Estimates only. Naegele's rule (LMP + 280 days), adjusted for cycle length.

Important — please read

Educational reference only — not medical advice. Always confirm with a licensed obstetric provider.

About Due Date Calculator

What an estimated due date (EDD) means

The Estimated Due Date (EDD) is the date you're most likely to give birth — typically calculated as 40 weeks (280 days) from the first day of your last menstrual period (LMP). It's an estimate: only about 5% of babies are born on their exact due date. Most arrive between 37 and 42 weeks, with a normal range of about ±2 weeks around the EDD.

The EDD is the anchor for prenatal care timing. Every appointment, ultrasound, screening test, and decision about delivery is scheduled relative to it.

The three ways to calculate EDD

1. Naegele's rule (from LMP)

The traditional formula, developed by Franz Karl Naegele in 1812:

EDD = LMP + 280 days  (i.e. LMP + 1 year − 3 months + 7 days)

Assumes a regular 28-day cycle with ovulation on day 14. About 80% of women with regular cycles will deliver within ±2 weeks of this date.

For cycles longer or shorter than 28 days, adjust: add the number of days your cycle exceeds 28 (or subtract if shorter). The calculator does this automatically when you enter your cycle length.

2. From conception date

If you know when you conceived (e.g. you tracked ovulation):

EDD = conception date + 266 days  (38 weeks)

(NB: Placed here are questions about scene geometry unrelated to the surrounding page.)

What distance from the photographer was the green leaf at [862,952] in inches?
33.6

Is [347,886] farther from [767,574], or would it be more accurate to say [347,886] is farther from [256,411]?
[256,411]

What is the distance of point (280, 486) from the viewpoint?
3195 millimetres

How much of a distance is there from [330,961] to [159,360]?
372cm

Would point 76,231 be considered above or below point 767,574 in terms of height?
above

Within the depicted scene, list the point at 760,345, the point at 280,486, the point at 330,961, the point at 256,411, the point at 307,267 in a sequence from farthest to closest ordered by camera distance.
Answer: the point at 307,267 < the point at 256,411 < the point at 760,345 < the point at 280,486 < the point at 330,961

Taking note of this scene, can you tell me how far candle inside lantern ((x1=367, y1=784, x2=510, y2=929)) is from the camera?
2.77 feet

More accurate than LMP when conception is precisely known. The 266 vs 280 day difference is the ~2-week gap between LMP and ovulation.

3. From IVF embryo transfer

For IVF pregnancies, conception is precisely known:

EDD = transfer date + 263 days  (if Day 5 blastocyst)
EDD = transfer date + 266 days  (if Day 3 embryo)

IVF EDDs are the most accurate because the conception moment is recorded.

What this calculator gives you

  • EDD computed by all three methods (you pick the one you have data for).
  • Current gestational age in weeks + days ("24 weeks 3 days").
  • Current trimester (1st: weeks 1–13, 2nd: 14–27, 3rd: 28–40+).
  • Key milestones with dates: first heartbeat (~6 weeks), end of first trimester (13w), anatomy scan window (18–22w), viability (24w), full term (37w).
  • Countdown to EDD in days/weeks.
  • A shareable URL so you can send the same calculation to your partner / doctor / family.

Important caveats

  • Ultrasound dating is more accurate than LMP-based dating, especially in the first trimester. If your OB has done a crown-rump-length scan, the date they assigned supersedes any home calculation.
  • Late discoveries. If you don't know your LMP (irregular cycles, breastfeeding pre-pregnancy, recent pill use), an early ultrasound gives the most accurate dating.
  • Multiples. Twin and higher-order pregnancies typically deliver earlier (twins ~37 weeks, triplets ~33), but the EDD is still calculated the same way — your provider will plan around the actual numbers.
  • This is educational reference. Pair it with regular prenatal care; don't substitute it for your OB's clinical assessment.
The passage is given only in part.